The mood was serious in the moot court auditorium of the S.J. Quinney Law school on the University of Utah campus on Tuesday as a U.S. Mine Safety adminsitrator sought to provide answers to questions raised previously by the governor's blue-ribbon panel on mine safety.
"We have a common goal here as a state agency or as a federal agency; if we're protecting the miners we can do the little things needed to make it safer for miners," said Kevin Stricklin, MSHA's administrator for Coal Mine Safety and Health program, in testimony before the Utah Mine Safety Commission. "We're in a negative industry. We're measured on the amount of fatalities, the number of injuries, the number of violations issued. It's the negative numbers that we're measured by."
Stricklin said despite difficulties inspecting and reviewing accidents like Crandall Canyon, MSHA is dedicated to doing everything possible to monitor and improve overall mine safety.
Stricklin was subbing for his boss, assistant Secretary of Labor and MSHA administrator Richard Stickler, who's long-awaited testimony in front of the commission had to be postponed because of a family death.

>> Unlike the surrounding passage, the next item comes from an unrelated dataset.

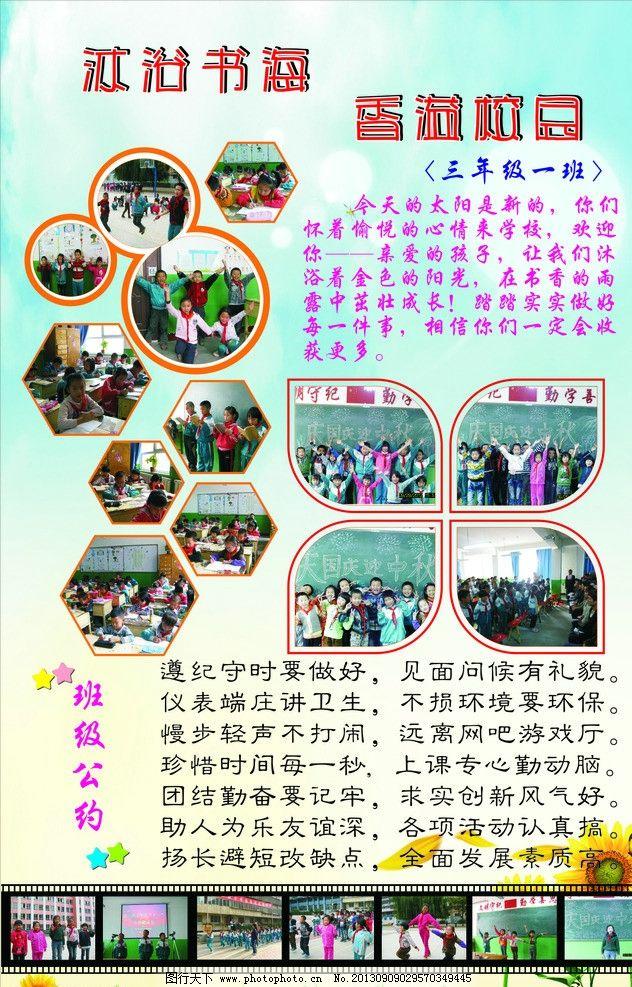 沐浴书海 香溢校园 书香校园 学生展板 学校展板 班级文化 小学展板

Stricklin last appeared before the commission on August 29th barely three weeks after the Crandall Canyon Mine collapse that fatally trapped six miners. Three other men also lost their lives during a subsequent failed rescue effort.
During his testimony, Stricklin said he believes accident investigations would work better if states and federal personnel collaborated in their efforts.

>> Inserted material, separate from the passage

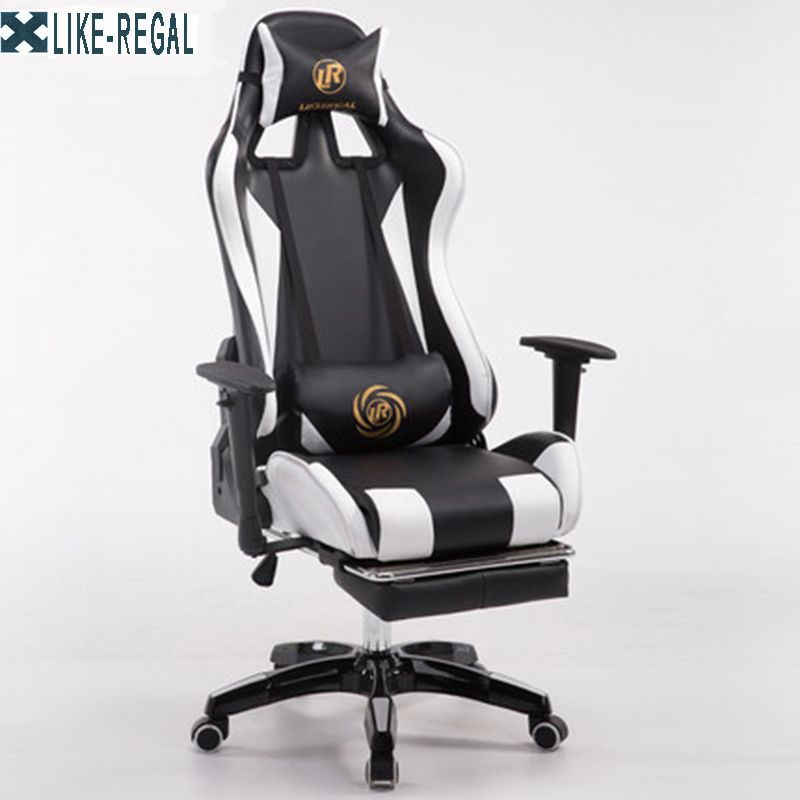 Household Office boss Chair /Computer Chair/Comfortable handrail design/High quality pulley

"We would hope that by coordinating our efforts, we would see accidents, injuries, illnesses and fatalities decrease," he said. "The greatest level of safety can be achieved when states and MSHA work toward that common goal."
He added that MSHA is willing to work with any state agency or anybody that wants to reach the goal of improved mine safety.
Stricklin's remarks regarding cooperation were in direct response to concerns raised by the Utah panel that MSHA has been unwilling to share information on their current probe into the Crandall Canyon Mine disaster.During a question and answer period, both former U.S. Sen. Jake Garn and state senator Mike Dmitrich (D-Price) implored Stricklin and his agency to make a greater effort to share information during accident investigations like Crandall Canyon. Garn, also offered to contact congressional leaders in Washington, D.C. if MSHA ran into roadblocks due to federal bureaucracy as the agency worked to address issues related to improving mine safety in Utah.